[Stored items from a collection]
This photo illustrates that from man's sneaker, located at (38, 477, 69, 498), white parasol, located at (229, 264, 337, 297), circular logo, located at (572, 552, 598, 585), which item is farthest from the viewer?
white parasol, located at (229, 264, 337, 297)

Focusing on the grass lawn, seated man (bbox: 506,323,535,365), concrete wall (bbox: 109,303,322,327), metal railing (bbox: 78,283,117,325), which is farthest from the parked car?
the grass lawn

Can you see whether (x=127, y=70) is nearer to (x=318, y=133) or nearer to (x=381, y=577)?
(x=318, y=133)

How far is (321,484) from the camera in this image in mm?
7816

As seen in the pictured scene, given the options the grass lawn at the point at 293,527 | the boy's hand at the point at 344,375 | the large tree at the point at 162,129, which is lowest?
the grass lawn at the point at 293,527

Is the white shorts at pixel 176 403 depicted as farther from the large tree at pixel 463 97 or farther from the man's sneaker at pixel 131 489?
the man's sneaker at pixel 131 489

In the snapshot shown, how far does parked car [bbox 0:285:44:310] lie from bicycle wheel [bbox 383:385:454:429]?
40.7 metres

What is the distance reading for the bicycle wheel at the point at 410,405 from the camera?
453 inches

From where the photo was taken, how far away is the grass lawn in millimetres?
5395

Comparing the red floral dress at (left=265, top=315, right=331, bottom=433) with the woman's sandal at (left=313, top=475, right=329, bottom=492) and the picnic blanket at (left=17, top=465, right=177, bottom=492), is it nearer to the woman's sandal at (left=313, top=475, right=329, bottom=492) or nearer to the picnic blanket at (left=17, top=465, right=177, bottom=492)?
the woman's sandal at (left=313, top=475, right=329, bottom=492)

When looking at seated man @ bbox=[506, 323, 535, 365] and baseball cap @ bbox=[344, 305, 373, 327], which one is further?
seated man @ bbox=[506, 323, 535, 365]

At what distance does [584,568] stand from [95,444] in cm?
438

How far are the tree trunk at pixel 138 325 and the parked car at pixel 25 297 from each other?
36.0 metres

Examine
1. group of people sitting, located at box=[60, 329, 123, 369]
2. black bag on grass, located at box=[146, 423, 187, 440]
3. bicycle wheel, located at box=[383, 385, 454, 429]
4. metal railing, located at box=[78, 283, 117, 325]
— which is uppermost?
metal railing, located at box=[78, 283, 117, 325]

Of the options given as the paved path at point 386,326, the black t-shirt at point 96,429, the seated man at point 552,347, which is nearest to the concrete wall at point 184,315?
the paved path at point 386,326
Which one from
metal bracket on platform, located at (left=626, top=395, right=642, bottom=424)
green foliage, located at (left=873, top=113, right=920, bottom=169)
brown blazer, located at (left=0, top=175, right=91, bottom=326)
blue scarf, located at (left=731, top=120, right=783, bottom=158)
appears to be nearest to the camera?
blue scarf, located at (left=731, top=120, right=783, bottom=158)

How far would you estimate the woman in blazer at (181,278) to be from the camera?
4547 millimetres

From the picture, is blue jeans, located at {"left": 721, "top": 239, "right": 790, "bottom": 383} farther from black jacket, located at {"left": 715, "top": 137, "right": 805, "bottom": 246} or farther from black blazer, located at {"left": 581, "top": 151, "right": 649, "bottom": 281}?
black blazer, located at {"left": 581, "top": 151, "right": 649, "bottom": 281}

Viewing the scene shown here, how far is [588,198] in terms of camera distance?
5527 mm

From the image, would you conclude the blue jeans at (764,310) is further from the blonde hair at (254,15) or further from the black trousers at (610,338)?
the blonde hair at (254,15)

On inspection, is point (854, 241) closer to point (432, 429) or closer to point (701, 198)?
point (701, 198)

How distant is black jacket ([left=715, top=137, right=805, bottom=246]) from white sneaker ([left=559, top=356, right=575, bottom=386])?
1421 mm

AIM:
Rewrite the entries from the line containing "From the picture, is" through the end of the entries, substituting "denim trousers" for every "blue jeans" and leaving all else unchanged.

WRITTEN RESPONSE:
From the picture, is denim trousers, located at {"left": 721, "top": 239, "right": 790, "bottom": 383} farther from black jacket, located at {"left": 715, "top": 137, "right": 805, "bottom": 246} or farther from black blazer, located at {"left": 581, "top": 151, "right": 649, "bottom": 281}?
black blazer, located at {"left": 581, "top": 151, "right": 649, "bottom": 281}

Viewing the scene shown here, how far is [588,198] in terms of camera distance?
5527 mm

From the image, would you conclude the denim trousers at (764,310) is further from the blonde hair at (254,15) or further from the black trousers at (610,338)?
the blonde hair at (254,15)

On inspection, is point (854, 241) closer to point (432, 429) or closer to point (701, 198)?
point (701, 198)

How distant is black jacket ([left=715, top=137, right=805, bottom=246]) from white sneaker ([left=559, top=356, right=575, bottom=386])?
1421 mm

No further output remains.